Oliver is a surprisingly thoughtful kid for his age, but arriving at his newest school is a bit of a culture shock. His class is led by an overly enthusiastic pastor named Brother Geraghty (Chris O’Dowd) who immediately asks him to lead the class in prayer. Oliver responds by saying that he thinks he might be Jewish. The class bully is quick to single him out and in his first gym class, Oliver’s wallet, keys and cell phone are stolen. When Oliver finally does reach home without his keys, he only has Vincent to turn to for help. Vincent lets Oliver use his phone. Maggie asks Vincent to watch her son, though Vincent quickly asks for how much. It doesn’t take long for Vincent to become Oliver’s unofficial babysitter, and it’s not much longer after that that Vincent realizes that he actually likes Oliver. He teaches the young boy how to fight, teaching him a palming technique to break someone’s nose. He takes Oliver to the racetrack, where Oliver reveals a taste for odds and risk-taking. He even brings Oliver along to visit his wife, Sandy (Donna Mitchell), who lives in Sunnyside care facility, withering from dementia. Despite his planned flings with Daka, it’s obvious Vincent’s true love is still with Sandy, and he makes visits to see her often, even though she never recognizes him.

Vincent’s trips to Sunnyside are the first glimpse that the film gives us of the softer side of the old crank, and the way Melfi chooses to reveal it is truly inspired. Looking at the objective facts, its sometimes difficult to reconcile the present crotchety version of Vincent that we’re given, and the apparent noble man that he used to be. Murray paints this rough exterior so plainly and unapologetically. He doesn’t need to be sorry for his actions, because he’d already spent all of his good deeds in the past. It’s a tricky way to develop this character, and one that can fall pretty short if you do enough digging. But Melfi plays the right notes and keeps you from ever wanting to dig that far. It helps that Lieberher, playing opposite Murray, really gives a charming performance. Oliver is one of those intelligent oddities, so smart for his age that he might almost seem autistic, but Lieberher is great at allowing the good dialogue to speak for itself. McCarthy plays the straight role here, not her usual spot, but is able to rip off a few of the film’s biggest laughs. It’s the closest thing that comedienne has ever come to a dramatic role, at least that I’ve seen, but she still plays to her strengths. The role of Daka seems a bit cheap for an actress with the talent of Watts, and watching her on a stripper pole with a pregnant belly made me feel somewhat bad for her, but Watts deserves credit for playing the role all the way. It’s the only way her performance would have been funny, and it very much is.

Melfi has cut his teeth on about a half-dozen short films before making St. Vincent and the skill shows.

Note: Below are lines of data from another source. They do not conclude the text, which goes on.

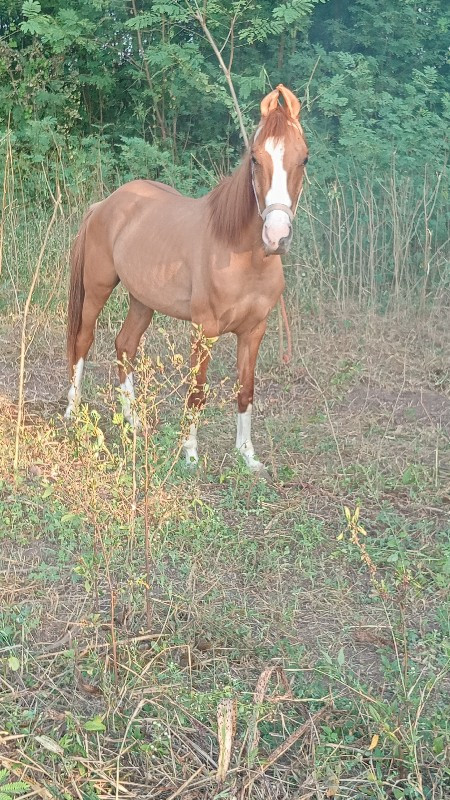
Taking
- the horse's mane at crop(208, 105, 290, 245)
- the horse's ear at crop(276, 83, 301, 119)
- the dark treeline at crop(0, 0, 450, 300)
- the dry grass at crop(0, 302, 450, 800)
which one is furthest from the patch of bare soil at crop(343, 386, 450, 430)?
the dark treeline at crop(0, 0, 450, 300)

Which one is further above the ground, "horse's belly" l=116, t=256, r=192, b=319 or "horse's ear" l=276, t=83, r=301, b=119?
"horse's ear" l=276, t=83, r=301, b=119

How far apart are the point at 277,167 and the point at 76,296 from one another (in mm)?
1924

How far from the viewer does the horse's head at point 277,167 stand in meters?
3.39

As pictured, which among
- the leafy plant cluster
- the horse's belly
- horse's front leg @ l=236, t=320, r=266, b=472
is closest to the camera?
horse's front leg @ l=236, t=320, r=266, b=472

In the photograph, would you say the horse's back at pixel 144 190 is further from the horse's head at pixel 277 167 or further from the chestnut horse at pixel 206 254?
the horse's head at pixel 277 167

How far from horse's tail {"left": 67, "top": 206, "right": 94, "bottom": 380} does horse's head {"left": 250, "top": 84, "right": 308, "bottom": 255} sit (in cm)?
171

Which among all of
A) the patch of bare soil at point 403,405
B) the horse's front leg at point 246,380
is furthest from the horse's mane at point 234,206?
the patch of bare soil at point 403,405

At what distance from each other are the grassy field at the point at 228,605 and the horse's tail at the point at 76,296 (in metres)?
0.34

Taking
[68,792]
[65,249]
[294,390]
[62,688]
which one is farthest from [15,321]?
[68,792]

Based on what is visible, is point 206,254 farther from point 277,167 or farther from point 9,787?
point 9,787

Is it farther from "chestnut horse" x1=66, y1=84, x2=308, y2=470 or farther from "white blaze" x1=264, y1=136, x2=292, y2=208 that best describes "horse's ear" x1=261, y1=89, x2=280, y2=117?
"white blaze" x1=264, y1=136, x2=292, y2=208

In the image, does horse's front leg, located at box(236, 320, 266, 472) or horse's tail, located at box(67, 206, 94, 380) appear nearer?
horse's front leg, located at box(236, 320, 266, 472)

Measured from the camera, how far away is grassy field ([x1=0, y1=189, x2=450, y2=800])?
1984 mm

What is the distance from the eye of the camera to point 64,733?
6.88ft
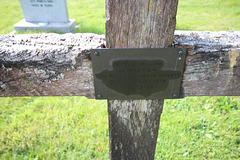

The film has cinematic identity, and is made with a formal discipline that’s missing from too many first-time directors. But the biggest compliment that can be given to him is his treatment of the story. The script has some holes, and there are a lot of plot points that either make very little sense or get dropped midway without mention. And yet, Melfi knows to keep the audience watching what they really came to see. This movie probably does get more sentimental by its final act than it really has any business to, but it feels effective. This is a comedy, and a very funny one, but it comes from a deep emotional pain that Murray has made a career out of displaying with just a single look. This is one of the comedic actor’s better turns, a role that doesn’t require him to stretch but push those so-often-used muscles of sarcasm and melancholy. It’s obvious that they have not atrophied.